ACTIVITY: Could you restate word for word each line from the top of the listing below through the line containing "A modern living"? Keep the pictures out.

DATA EXTRACT:
_ _ _ _ _
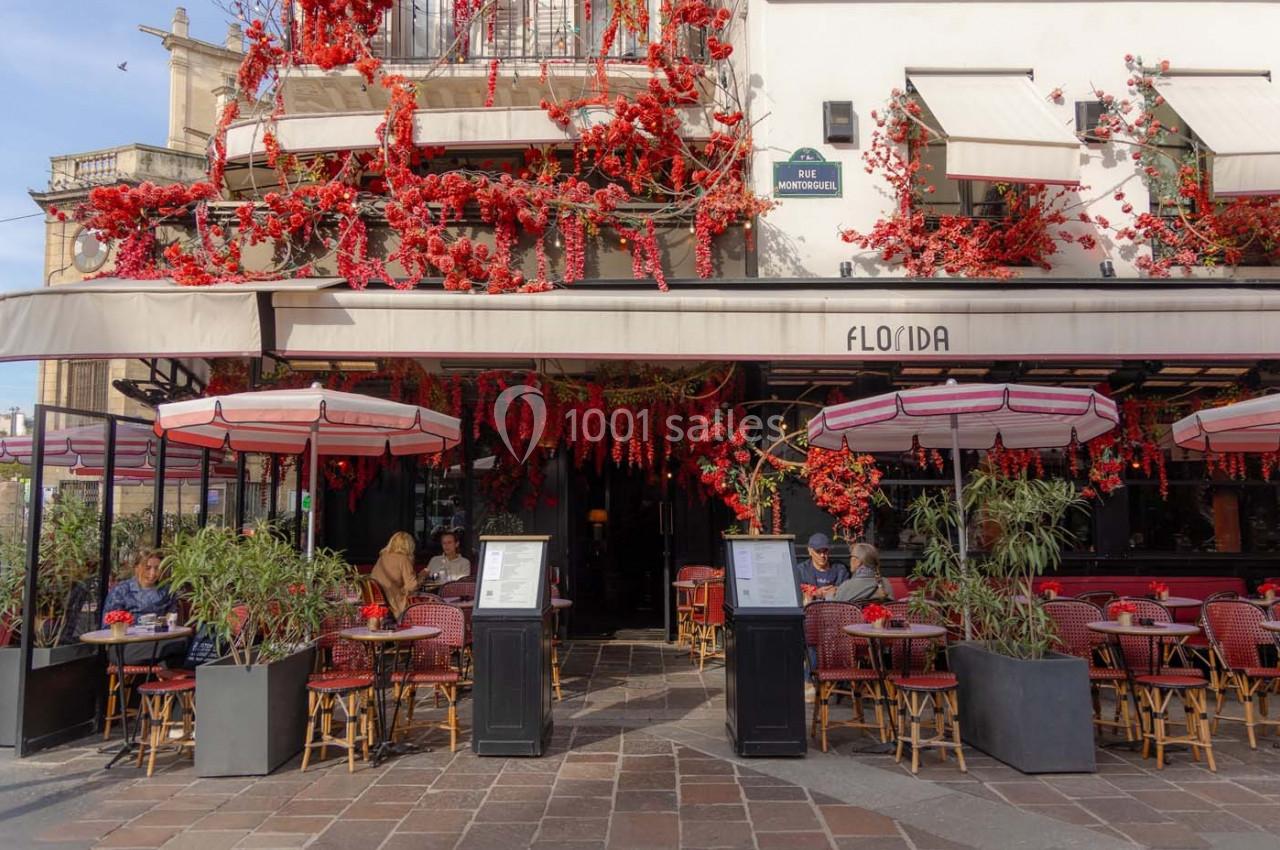 Façade d'un café-restaurant décoré de fleurs rouges, avec terrasse extérieure et tables occupées.
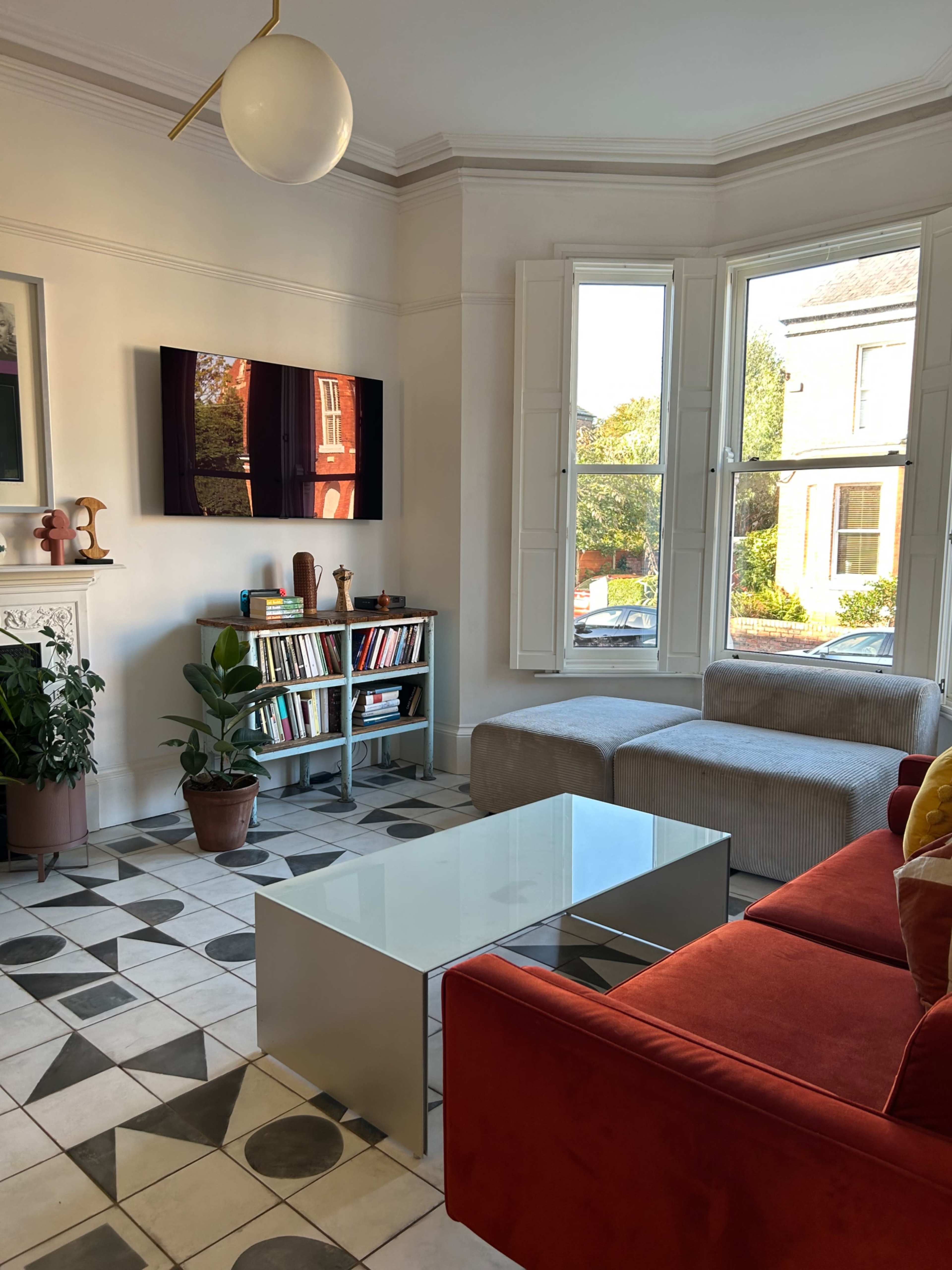 A modern living room with a red sofa, a glass coffee table, and a bookshelf next to large windows that let in natural light.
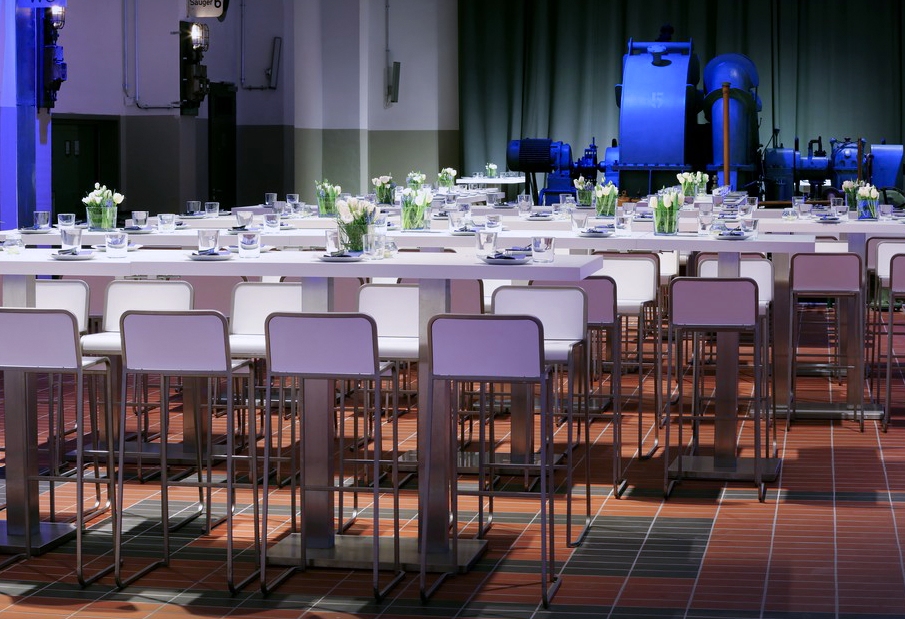 Moderne Esstische mit weißen Stühlen, Glaswaren und Tulpen-Tischdekorationen schaffen eine elegante Atmosphäre für das Catering im einzigartigen Industrieambiente der Grand Hall Zollverein.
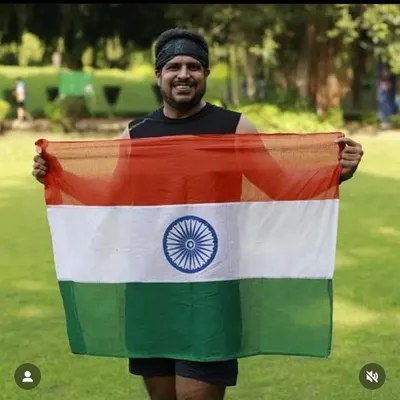 A member holding the Indian flag with pride after an Independence Day run. The feeling of patriotism combined with the runner's high is incredible.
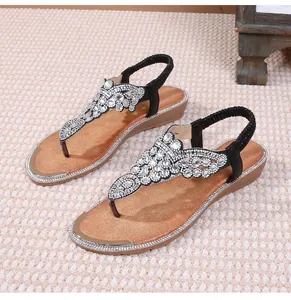 Macro detail of Bohemian T-strap flat sandals featuring sparkling crystal rhinestones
_ _ _ _ _
COMPLETED TASK:
 Façade d'un café-restaurant décoré de fleurs rouges, avec terrasse extérieure et tables occupées.
 A modern living room with a red sofa, a glass coffee table, and a bookshelf next to large windows that let in natural light.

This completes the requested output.